Repisa-se, não é indiferente ao arrendatário (nem a quem se arroga essa qualidade) a justificação notarial por meio da qual um terceiro pretende o reconhecimento de um direito que o coloca como contraparte na relação locatícia, especialmente quando esse direito é invocado, pelo justificante ou por um subadquirente, na sustentação de uma pretensão de entrega formulada contra o arrendatário (ainda que sob a forma de uma notificação judicial avulsa). Exigir mais do que isto – exigindo-se a titularidade de um direito real – significaria, na prática, recusar qualquer autonomia dogmática à ação de impugnação de justificação notarial, passando ela a ser, na verdade, uma normal ação de reivindicação – cfr. os art.ºs 1311.º e 1315.º do Cód. Civil.
Em suma, transpondo para a questão vertente a lição de Pires de Lima e de Antunes Varela sobre o conceito de interessado na arguição da nulidade do negócio jurídico – exposta em Código Civil Anotado, Volume I, Coimbra, Coimbra Editora, 1987, com a colaboração de Henrique Mesquita, p. 263, em anotação ao art.º 286.º do Cód. Civil –, deve entender-se que é interessado na impugnação da justificação notarialo titular de qualquer relaçãocuja consistência, tanto jurídica como prática, seja afetada pelos efeitos jurídicos que decorrem do facto justificado. 3.2. Interesse do autor na impugnação da justificação notarial
Afigura-se-nos apodítico que o autor tem um efetivo interesse relevante na impugnação, estando este bem vincado nos factos provados. Por um lado, ele decorre logo do ponto 26 – fundamentação de facto –, como resulta evidente dos seus termos: “Em 4 de fevereiro de 2022, o autor recebeu uma notificação judicial avulsa, apresentada pela ré M, na qual, em resumo, alega que em 2 de fevereiro de 2021, adquiriu ao réu LS o direito de propriedade plena sobre o prédio urbano (…), mais alegando que após tal aquisição foi surpreendida com a presença do autor no referido prédio, coisa que a determinará a recorrer à via judicial a fim de forçar a entrega do imóvel livre de pessoas e bens, no prazo de 15 dias contados da receção de tal notificação”.

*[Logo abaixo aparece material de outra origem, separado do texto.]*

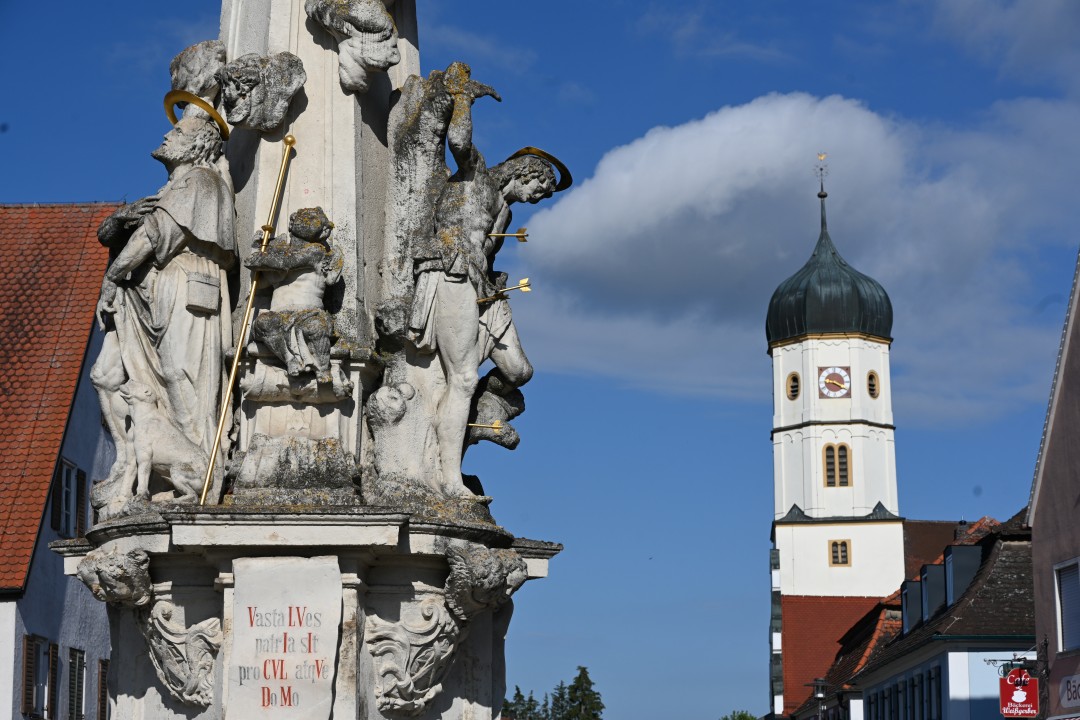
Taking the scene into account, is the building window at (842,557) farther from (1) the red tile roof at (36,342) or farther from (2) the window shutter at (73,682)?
(2) the window shutter at (73,682)

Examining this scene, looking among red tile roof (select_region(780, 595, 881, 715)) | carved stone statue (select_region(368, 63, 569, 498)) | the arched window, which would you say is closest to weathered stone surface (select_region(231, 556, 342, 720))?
carved stone statue (select_region(368, 63, 569, 498))

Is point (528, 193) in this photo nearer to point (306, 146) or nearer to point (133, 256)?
point (306, 146)

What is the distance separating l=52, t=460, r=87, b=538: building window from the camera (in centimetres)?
2766

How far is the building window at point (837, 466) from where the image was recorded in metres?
114

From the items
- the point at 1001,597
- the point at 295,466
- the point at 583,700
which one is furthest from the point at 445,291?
the point at 583,700

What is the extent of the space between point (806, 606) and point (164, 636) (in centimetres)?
9719

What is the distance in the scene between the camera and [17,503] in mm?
27219

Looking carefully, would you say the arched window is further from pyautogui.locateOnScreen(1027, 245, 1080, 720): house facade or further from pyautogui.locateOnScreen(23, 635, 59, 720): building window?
pyautogui.locateOnScreen(23, 635, 59, 720): building window

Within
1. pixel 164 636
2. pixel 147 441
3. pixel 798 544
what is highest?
pixel 798 544

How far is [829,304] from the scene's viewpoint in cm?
11650

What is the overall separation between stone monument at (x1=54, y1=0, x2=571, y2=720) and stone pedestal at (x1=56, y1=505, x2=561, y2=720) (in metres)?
0.01

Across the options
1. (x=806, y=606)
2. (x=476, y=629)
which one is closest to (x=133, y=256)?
(x=476, y=629)

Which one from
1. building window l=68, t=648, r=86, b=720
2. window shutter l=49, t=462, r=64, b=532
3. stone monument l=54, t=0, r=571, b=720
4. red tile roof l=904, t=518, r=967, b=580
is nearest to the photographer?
stone monument l=54, t=0, r=571, b=720

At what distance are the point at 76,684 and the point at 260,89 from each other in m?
20.7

Já nesta ação, a M pede, em reconvenção, que seja o autor condenado “a restituir imediatamente à 2.ª ré o imóvel devoluto de pessoas e bens”, por não lhe assistir “qualquer legitimidade legal e/ou contratual para permanecer no referido imóvel” (art.º 52.º da contestação respetiva), apenas ocupando o imóvel porque os arrendatários “lhe foram tolerando o uso/gozo daquela divisão térrea interior do prédio”. Esta posição é reiterada pela ré M nas suas contra-alegações de recurso, nas quais afirma que o autor não é arrendatário (art.º 11.º), “[t]ratando-se antes de um mero e precário ocupante, sem poder ou direto algum sobre tal imóvel” (art.º 12.º), isto é, de “um ilegítimo ocupante” (art.ºs 15.º e 19.º).

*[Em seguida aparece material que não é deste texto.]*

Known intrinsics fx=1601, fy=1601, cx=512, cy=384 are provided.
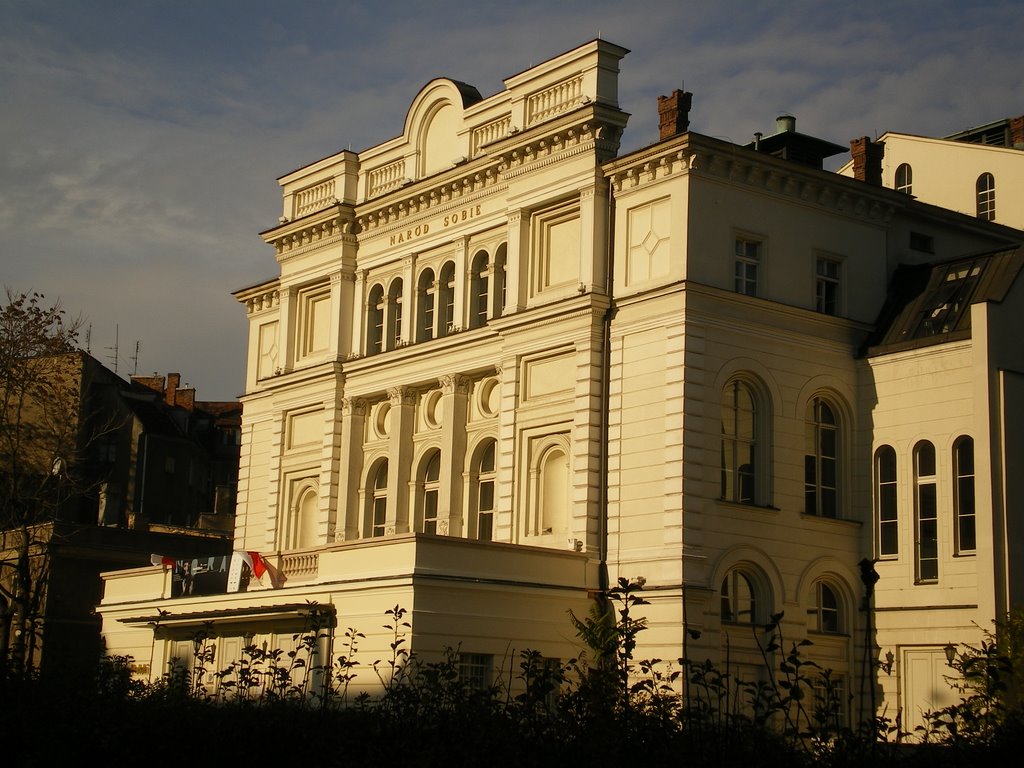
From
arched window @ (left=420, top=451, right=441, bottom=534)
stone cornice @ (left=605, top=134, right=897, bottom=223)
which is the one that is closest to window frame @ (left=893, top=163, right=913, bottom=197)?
stone cornice @ (left=605, top=134, right=897, bottom=223)

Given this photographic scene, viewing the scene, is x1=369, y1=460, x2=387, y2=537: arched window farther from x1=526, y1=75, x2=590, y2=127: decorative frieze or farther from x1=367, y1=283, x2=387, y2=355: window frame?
x1=526, y1=75, x2=590, y2=127: decorative frieze

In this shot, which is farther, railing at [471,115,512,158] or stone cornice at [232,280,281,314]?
stone cornice at [232,280,281,314]

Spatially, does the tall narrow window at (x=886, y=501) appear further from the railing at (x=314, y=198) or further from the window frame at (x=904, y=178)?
the railing at (x=314, y=198)

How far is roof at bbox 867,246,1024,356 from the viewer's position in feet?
132

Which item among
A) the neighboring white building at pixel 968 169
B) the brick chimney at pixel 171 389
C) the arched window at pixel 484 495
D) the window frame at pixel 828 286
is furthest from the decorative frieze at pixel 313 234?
the brick chimney at pixel 171 389

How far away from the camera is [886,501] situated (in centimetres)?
4134

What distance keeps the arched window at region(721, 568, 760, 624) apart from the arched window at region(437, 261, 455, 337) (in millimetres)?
12900

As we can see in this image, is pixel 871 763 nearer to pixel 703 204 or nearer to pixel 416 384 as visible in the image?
pixel 703 204

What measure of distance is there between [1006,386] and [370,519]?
66.5 ft

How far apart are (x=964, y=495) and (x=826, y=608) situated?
15.6 ft

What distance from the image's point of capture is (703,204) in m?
40.3

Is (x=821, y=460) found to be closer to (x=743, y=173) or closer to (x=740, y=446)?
(x=740, y=446)

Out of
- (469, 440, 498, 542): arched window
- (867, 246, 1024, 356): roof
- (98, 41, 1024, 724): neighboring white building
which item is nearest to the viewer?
(98, 41, 1024, 724): neighboring white building

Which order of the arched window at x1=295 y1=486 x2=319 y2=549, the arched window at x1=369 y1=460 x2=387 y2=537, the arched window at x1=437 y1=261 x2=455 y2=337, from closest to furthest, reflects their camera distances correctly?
the arched window at x1=437 y1=261 x2=455 y2=337 → the arched window at x1=369 y1=460 x2=387 y2=537 → the arched window at x1=295 y1=486 x2=319 y2=549
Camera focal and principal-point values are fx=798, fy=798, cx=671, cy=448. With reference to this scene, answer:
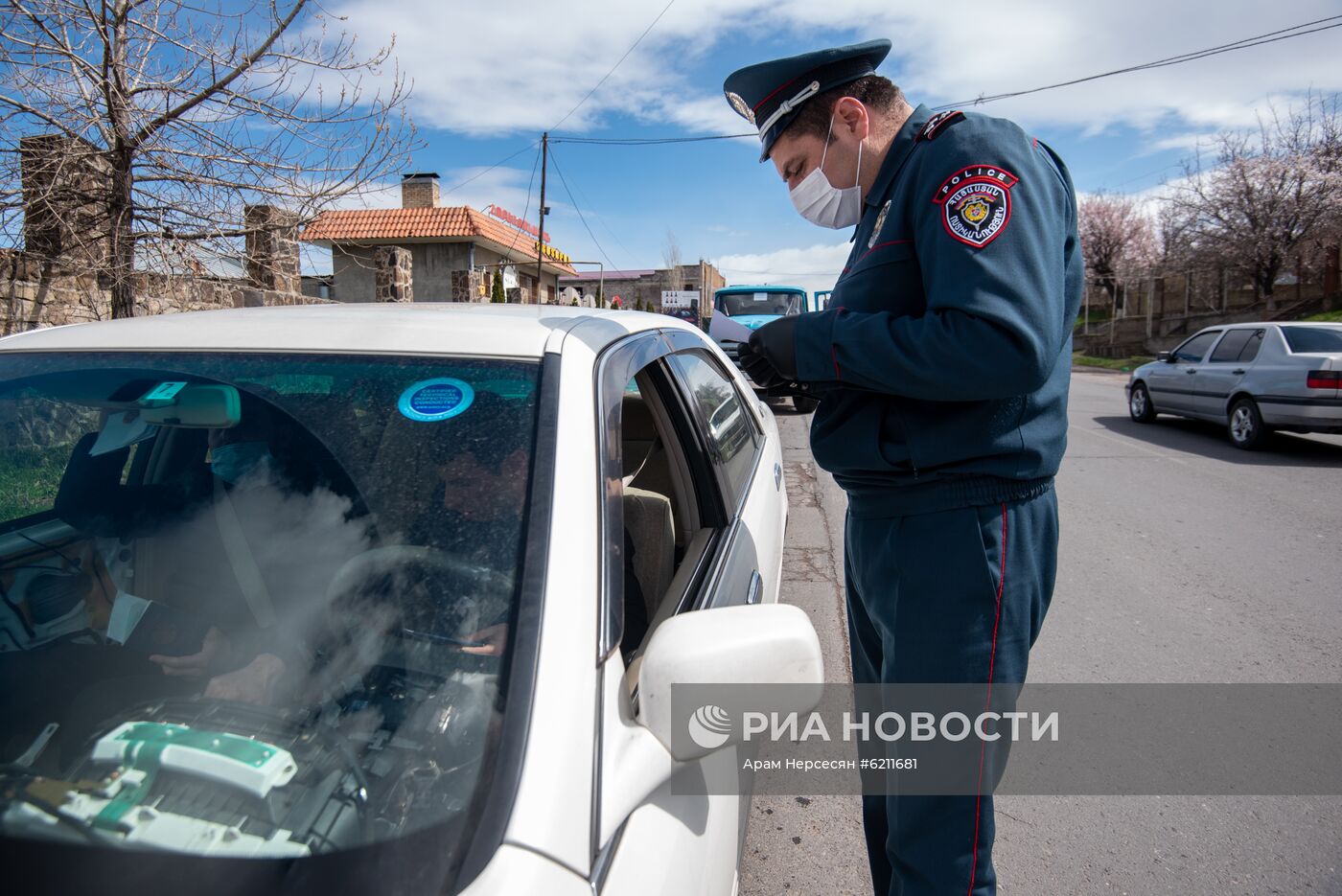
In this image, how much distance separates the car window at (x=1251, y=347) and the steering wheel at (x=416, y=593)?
33.3 ft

Por outro lado, os factos descritos nos pontos 6 – factos provados – a 14 – factos provados –, designadamente, permitem concluir que o autor reside em parte do prédio objeto da justificação há mais de 50 anos, tendo sido reconhecido como arrendatário de tal parte pelos seus sucessivos proprietários – dele recebendo estes as rendas –, sendo o direito real destes – que legitima a posse precária do autor – incompatível com o direito invocado pelo réu LS. O mesmo é dizer que, mantendo-se a escritura de justificação notarial, o autor verá contestado o seu direito (fundamental) de habitar parte do prédio objeto da escritura, por não lhe ser reconhecida pelo putativo subadquirente a qualidade de arrendatário.
Em suma, o direito que pode ser reconhecido ao autor – direito pessoal de gozo –, porque onera o imóvel, é contrário ao direito que, supostamente, decorre dos factos justificados – direito real –, por ser este, na tese posta pelos réus – máxime, pela ré que tem registada a seu favor a aquisição da propriedade –, totalmente desonerado. Tem, pois o autor, na tutela da sua detenção, interesse em questionar a suposta aquisição originária do direito que veio a ser transmitido à segunda ré. 4. Procedência da ação, quanto ao primeiro pedido formulado
Não se pode confundir o ato notarial com o negócio jurídico ou ato jurídico substantivo documentados pelo notário. No caso da justificação notarial, o facto justificado pode ser objeto de impugnação judicial (art.º 101.º do Cód. do Notariado), ainda que o ato notarial (documentação) não seja nulo. O objeto da impugnação do apelante é, pois, em primeira linha, o facto justificado: a (declarada) posse por determinado período que, supostamente, conduziu à usucapião. Esta impugnação não está sujeita a qualquer prazo de caducidade do direito assim exercido.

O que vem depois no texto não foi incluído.